# Start of Dataset excerpts

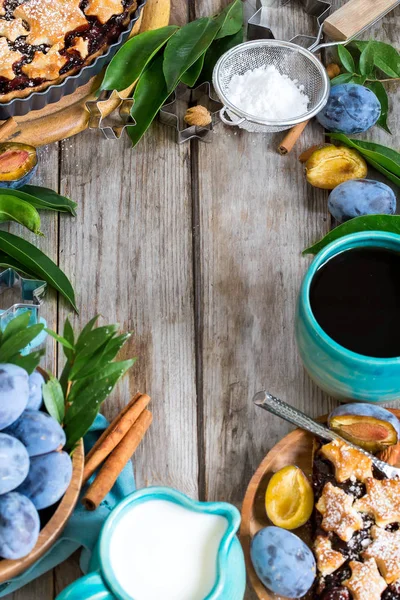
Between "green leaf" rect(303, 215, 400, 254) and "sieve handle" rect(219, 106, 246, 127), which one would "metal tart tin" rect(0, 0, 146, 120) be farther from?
"green leaf" rect(303, 215, 400, 254)

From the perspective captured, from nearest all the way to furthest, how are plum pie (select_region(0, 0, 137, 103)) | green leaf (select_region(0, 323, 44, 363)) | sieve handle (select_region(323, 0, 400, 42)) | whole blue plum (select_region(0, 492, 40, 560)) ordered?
1. whole blue plum (select_region(0, 492, 40, 560))
2. green leaf (select_region(0, 323, 44, 363))
3. plum pie (select_region(0, 0, 137, 103))
4. sieve handle (select_region(323, 0, 400, 42))

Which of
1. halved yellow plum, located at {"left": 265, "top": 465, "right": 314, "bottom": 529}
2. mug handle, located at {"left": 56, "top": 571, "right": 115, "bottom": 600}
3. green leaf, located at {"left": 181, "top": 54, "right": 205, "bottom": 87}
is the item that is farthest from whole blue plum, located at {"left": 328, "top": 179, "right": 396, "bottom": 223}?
mug handle, located at {"left": 56, "top": 571, "right": 115, "bottom": 600}

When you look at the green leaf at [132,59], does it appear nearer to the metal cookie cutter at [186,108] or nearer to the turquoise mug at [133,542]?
the metal cookie cutter at [186,108]

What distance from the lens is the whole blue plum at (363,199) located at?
121 centimetres

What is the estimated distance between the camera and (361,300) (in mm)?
1075

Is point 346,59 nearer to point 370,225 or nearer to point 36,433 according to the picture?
point 370,225

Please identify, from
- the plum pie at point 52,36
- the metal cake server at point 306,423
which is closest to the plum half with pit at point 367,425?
the metal cake server at point 306,423

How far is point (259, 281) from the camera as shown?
1.24m

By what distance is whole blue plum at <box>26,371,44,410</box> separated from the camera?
90cm

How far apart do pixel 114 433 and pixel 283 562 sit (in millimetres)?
254

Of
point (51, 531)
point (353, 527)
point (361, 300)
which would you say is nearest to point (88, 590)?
point (51, 531)

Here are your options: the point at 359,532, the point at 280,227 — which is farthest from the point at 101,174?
the point at 359,532

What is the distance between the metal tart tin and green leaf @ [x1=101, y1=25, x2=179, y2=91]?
0.01 meters

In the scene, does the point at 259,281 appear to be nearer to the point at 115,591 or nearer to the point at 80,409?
the point at 80,409
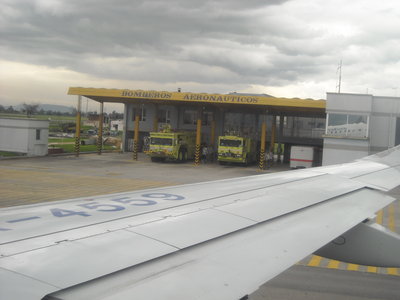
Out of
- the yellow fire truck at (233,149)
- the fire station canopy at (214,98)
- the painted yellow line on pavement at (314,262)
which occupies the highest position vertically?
the fire station canopy at (214,98)

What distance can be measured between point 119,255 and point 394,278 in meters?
7.57

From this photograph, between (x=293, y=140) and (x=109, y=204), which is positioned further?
(x=293, y=140)

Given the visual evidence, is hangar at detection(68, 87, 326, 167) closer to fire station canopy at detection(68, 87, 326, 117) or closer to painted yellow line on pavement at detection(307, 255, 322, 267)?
fire station canopy at detection(68, 87, 326, 117)

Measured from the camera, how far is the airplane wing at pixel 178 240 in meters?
2.24

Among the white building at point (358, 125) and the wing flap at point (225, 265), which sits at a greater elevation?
the white building at point (358, 125)

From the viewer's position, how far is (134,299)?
83.7 inches

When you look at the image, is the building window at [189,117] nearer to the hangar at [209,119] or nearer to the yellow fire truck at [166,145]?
the hangar at [209,119]

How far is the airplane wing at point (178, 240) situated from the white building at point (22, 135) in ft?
99.2

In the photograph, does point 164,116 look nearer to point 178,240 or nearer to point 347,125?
point 347,125

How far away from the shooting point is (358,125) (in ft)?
90.8

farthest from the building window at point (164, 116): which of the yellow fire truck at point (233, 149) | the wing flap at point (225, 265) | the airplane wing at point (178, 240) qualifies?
the wing flap at point (225, 265)

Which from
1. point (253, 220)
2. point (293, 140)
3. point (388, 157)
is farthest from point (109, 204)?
point (293, 140)

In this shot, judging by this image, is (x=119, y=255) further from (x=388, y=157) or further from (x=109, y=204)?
(x=388, y=157)

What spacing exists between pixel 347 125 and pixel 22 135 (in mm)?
24824
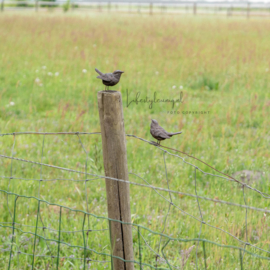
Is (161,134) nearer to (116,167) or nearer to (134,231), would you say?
(116,167)

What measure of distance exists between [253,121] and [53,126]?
3301mm

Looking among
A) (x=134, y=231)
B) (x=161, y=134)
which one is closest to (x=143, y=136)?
(x=134, y=231)

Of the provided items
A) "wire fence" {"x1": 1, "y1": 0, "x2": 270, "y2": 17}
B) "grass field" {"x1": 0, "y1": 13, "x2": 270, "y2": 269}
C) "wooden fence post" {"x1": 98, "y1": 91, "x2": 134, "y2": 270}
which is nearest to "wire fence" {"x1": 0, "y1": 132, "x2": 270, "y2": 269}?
"grass field" {"x1": 0, "y1": 13, "x2": 270, "y2": 269}

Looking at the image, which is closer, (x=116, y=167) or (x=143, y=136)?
(x=116, y=167)

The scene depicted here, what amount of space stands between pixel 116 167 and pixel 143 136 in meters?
3.02

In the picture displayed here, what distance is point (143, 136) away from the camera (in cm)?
511

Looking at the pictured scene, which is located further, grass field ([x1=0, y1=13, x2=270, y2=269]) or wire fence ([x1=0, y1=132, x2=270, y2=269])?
grass field ([x1=0, y1=13, x2=270, y2=269])

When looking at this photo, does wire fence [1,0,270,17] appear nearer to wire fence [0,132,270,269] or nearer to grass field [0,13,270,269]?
grass field [0,13,270,269]

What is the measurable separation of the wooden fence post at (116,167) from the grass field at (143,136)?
444 millimetres

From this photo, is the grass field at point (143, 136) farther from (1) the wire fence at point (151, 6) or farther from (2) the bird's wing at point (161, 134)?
(1) the wire fence at point (151, 6)

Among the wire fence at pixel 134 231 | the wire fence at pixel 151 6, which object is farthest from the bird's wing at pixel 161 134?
the wire fence at pixel 151 6

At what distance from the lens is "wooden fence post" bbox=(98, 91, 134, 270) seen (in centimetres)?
205

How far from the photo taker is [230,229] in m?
3.05

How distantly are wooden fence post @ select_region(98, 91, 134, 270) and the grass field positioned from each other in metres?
0.44
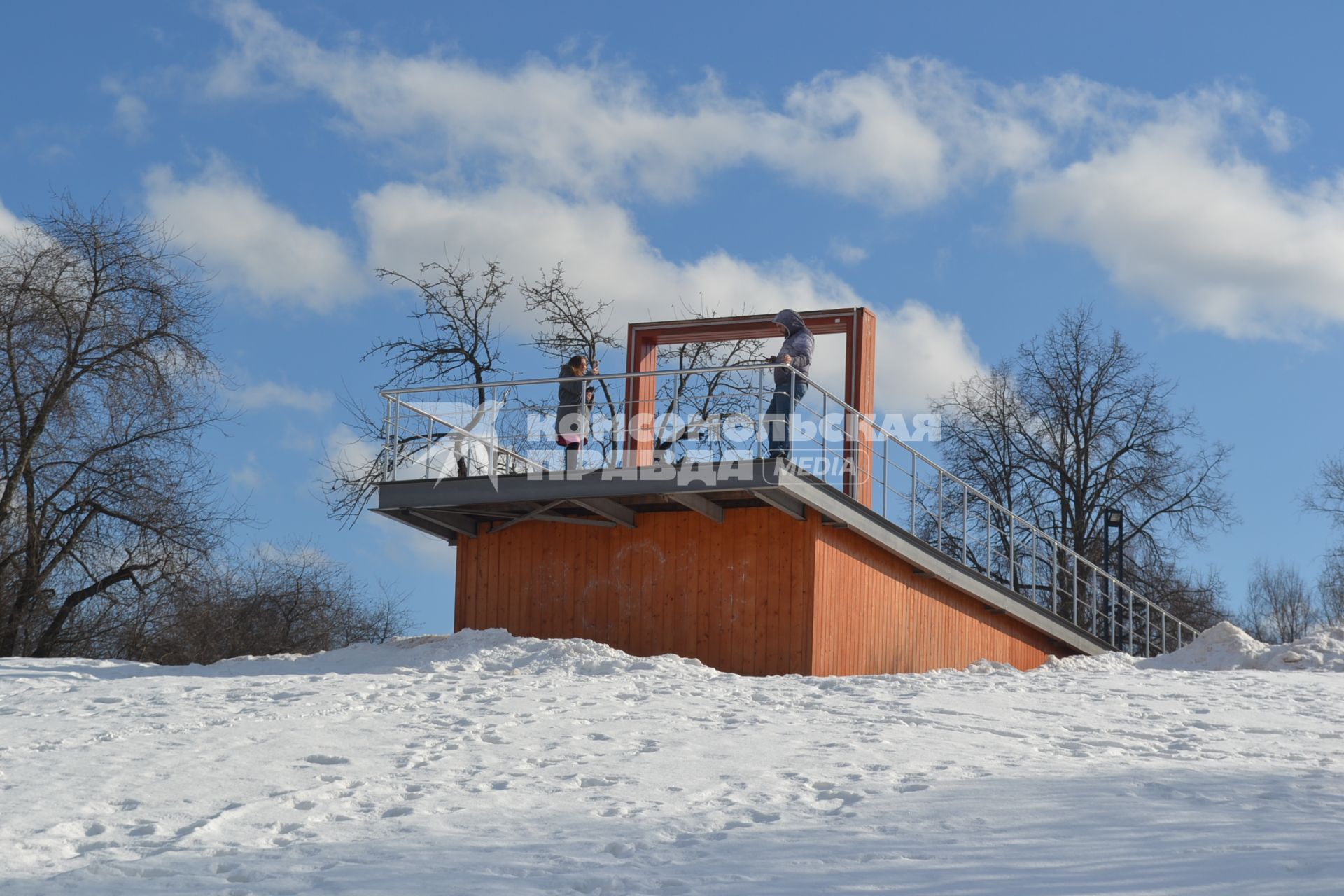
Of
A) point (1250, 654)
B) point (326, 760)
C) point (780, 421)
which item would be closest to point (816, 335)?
point (780, 421)

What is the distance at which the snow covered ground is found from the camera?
709cm

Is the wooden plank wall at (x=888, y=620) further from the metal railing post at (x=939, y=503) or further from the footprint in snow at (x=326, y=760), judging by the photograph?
the footprint in snow at (x=326, y=760)

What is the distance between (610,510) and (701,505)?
115 cm

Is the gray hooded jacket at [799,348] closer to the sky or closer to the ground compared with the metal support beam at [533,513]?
closer to the sky

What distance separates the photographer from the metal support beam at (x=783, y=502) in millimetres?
15336

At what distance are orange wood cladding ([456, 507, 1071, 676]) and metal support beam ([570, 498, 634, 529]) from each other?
0.23m

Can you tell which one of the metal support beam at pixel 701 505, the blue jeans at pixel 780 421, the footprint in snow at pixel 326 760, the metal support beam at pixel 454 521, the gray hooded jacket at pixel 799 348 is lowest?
the footprint in snow at pixel 326 760

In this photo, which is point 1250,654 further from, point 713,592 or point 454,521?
point 454,521

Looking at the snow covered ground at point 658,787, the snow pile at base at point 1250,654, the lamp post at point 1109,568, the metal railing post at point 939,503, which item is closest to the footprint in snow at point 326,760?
the snow covered ground at point 658,787

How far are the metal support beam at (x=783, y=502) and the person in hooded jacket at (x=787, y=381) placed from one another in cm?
47

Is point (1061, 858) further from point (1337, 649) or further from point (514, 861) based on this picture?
point (1337, 649)

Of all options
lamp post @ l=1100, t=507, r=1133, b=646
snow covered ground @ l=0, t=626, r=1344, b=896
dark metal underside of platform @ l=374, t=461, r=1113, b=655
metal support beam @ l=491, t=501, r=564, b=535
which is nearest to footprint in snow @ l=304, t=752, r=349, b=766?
snow covered ground @ l=0, t=626, r=1344, b=896

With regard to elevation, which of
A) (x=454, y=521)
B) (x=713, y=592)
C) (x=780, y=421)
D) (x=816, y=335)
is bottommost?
(x=713, y=592)

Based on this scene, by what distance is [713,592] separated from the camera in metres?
16.3
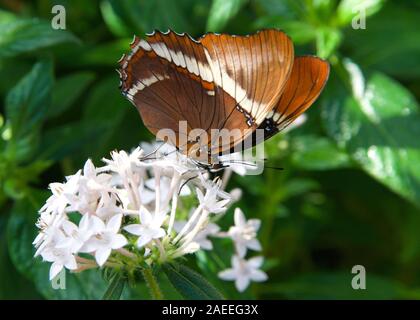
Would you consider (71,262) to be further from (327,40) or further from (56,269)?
(327,40)

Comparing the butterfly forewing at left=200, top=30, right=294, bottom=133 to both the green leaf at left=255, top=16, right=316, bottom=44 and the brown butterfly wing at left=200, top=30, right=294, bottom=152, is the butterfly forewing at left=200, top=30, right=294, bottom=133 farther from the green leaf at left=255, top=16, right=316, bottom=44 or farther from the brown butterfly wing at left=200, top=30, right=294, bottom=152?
the green leaf at left=255, top=16, right=316, bottom=44

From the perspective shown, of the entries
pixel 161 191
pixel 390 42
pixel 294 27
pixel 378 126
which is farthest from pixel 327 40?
pixel 161 191

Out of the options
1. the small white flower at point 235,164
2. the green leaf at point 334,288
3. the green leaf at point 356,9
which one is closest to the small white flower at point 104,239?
the small white flower at point 235,164

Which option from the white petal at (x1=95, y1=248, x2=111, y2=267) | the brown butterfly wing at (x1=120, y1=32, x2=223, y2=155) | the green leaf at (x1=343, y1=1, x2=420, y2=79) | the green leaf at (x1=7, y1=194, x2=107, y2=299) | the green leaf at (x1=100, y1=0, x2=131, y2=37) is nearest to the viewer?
the white petal at (x1=95, y1=248, x2=111, y2=267)

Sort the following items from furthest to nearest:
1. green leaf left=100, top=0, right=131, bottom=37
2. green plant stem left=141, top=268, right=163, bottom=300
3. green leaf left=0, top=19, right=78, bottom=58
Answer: green leaf left=100, top=0, right=131, bottom=37
green leaf left=0, top=19, right=78, bottom=58
green plant stem left=141, top=268, right=163, bottom=300

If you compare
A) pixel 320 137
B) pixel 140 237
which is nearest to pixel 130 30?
pixel 320 137

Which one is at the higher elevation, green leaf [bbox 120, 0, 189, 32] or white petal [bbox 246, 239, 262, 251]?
green leaf [bbox 120, 0, 189, 32]

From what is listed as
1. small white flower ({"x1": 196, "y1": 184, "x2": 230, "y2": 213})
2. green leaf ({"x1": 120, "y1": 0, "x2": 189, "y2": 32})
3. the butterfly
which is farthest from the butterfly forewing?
green leaf ({"x1": 120, "y1": 0, "x2": 189, "y2": 32})
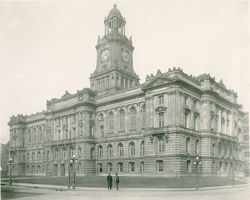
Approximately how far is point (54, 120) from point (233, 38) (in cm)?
5584

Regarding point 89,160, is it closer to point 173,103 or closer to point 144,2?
point 173,103

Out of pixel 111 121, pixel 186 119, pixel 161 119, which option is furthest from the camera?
pixel 111 121

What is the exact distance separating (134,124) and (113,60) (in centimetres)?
1890

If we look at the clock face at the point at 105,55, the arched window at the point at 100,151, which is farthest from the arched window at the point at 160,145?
the clock face at the point at 105,55

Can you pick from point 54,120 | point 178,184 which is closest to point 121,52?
point 54,120

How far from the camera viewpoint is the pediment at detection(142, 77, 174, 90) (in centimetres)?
5303

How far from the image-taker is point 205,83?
57.5m

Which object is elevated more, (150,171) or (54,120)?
(54,120)

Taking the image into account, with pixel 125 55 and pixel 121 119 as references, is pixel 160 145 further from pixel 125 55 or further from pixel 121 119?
pixel 125 55

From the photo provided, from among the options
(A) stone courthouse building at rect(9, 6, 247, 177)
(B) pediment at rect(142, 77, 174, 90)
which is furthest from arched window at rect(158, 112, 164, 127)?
(B) pediment at rect(142, 77, 174, 90)

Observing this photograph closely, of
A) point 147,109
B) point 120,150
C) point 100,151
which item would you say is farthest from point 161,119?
point 100,151

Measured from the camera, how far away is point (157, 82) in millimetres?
54469

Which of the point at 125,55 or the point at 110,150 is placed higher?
the point at 125,55

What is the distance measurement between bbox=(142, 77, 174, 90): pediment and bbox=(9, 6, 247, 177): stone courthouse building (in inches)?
4.6
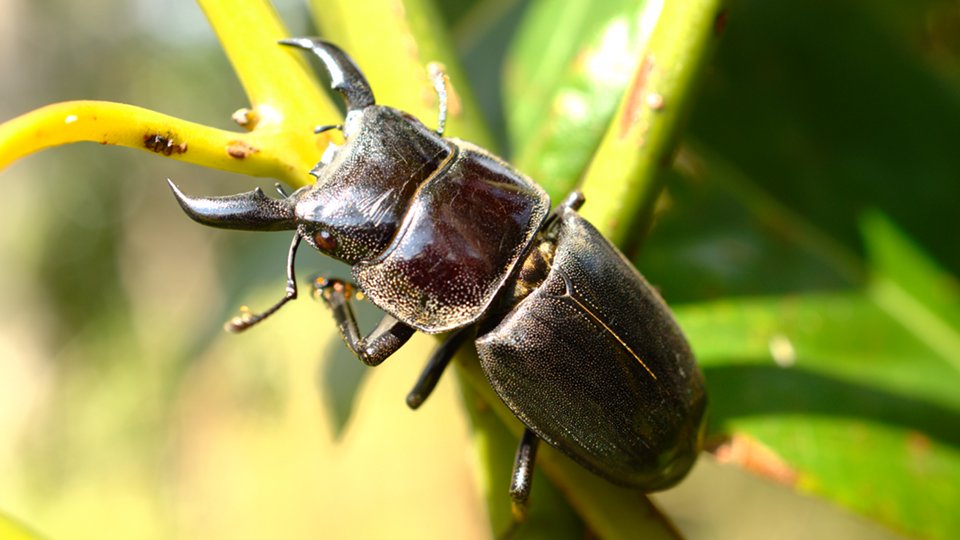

# End of Dataset excerpts

Written task: Please count the lines of the material above that contain the word "truck" and reply with the number alone.

Correct response: 3